The states have been serving as laboratories of democracy. It is “a phrase popularized by U.S. Supreme Court Justice Louis Brandeis…to describe how a ‘state may, if its citizens choose, serve as a laboratory; and try novel social and economic experiments without risk to the rest of the country.'”
Though marijuana remained on the federal books as a controlled substance, the US Justice Department had agreed not to go after users and sellers who were operating legally in their states. That is, until early 2018, when the Justice Department rescinded that policy.
The Rockefeller Institute of Government released a policy brief on how U.S. Attorney General Jeff Sessions’s recent actions put the Justice Department on a collision course with states. Know what to do and can marijuana actually help for PTSD treatment?
Even members of the GOP have blasted the new policy. US Rep. Dana Rohrabacher (R-CA) said, “By attacking the will of the American people, who overwhelmingly favor marijuana legalization, Jeff Sessions has shown a preference for allowing all commerce in marijuana to take place in the black market, which will inevitably bring the spike in violence he mistakenly attributes to marijuana itself.
“He is doing the bidding of an out-of-date law enforcement establishment that wants to wage a perpetual weed war and seize private citizens’ property in order to finance its backward ambitions.”

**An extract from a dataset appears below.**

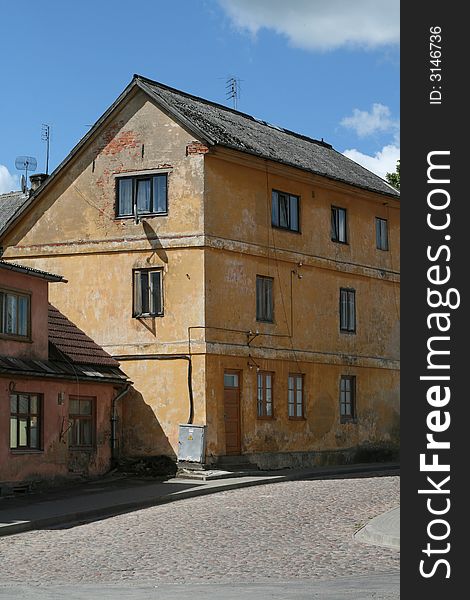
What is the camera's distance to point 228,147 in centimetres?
2938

This issue has affected my job. Even before the Sessions ruling, but since January 20, 2017, the SBDCs have cautiously determined that they cannot knowingly serve a business associated with marijuana, even in states where it’s legal.
Moreover, there is a very real fear that if centers were to go after alternative funding to serve those businesses, they could lose their SBA (federal) funding. So I can’t answer a reference question on the topic, or even refer them to NORML or another organization.

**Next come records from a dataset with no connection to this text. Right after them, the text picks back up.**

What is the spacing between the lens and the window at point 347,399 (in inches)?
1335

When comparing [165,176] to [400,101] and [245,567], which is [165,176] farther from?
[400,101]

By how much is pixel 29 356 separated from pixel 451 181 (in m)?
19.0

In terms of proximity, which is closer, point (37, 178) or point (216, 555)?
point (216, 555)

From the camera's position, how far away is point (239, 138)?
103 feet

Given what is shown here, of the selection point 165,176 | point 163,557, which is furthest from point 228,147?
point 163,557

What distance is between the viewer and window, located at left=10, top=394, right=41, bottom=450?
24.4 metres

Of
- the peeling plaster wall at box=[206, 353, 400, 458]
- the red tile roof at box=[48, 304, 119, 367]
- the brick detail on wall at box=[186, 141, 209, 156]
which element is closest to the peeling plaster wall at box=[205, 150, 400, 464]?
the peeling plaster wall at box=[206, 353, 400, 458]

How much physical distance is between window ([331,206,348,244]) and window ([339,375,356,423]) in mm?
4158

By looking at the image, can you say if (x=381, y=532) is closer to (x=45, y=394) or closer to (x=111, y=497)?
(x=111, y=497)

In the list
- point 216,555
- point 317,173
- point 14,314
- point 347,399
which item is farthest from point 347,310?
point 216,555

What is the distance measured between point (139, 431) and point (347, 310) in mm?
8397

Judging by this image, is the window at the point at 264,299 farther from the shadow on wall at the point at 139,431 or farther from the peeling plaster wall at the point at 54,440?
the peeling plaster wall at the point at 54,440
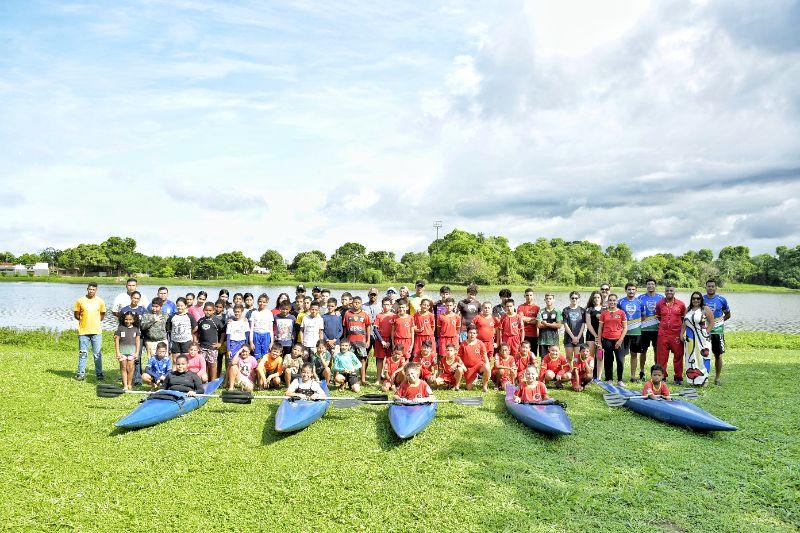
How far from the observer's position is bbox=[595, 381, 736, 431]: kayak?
278 inches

US Senator Cory Booker (D-NJ) wrote: “For decades, the failed war on drugs has locked up millions of nonviolent drug offenders, especially for marijuana-related offenses. This has wasted human potential, torn apart families and communities, and squandered massive sums of taxpayer dollars.”
He has introduced the Marijuana Justice Act, which will remove marijuana from the list of federally controlled substances. I’m personally agnostic about marijuana use, but am vehemently opposed to its recriminalization.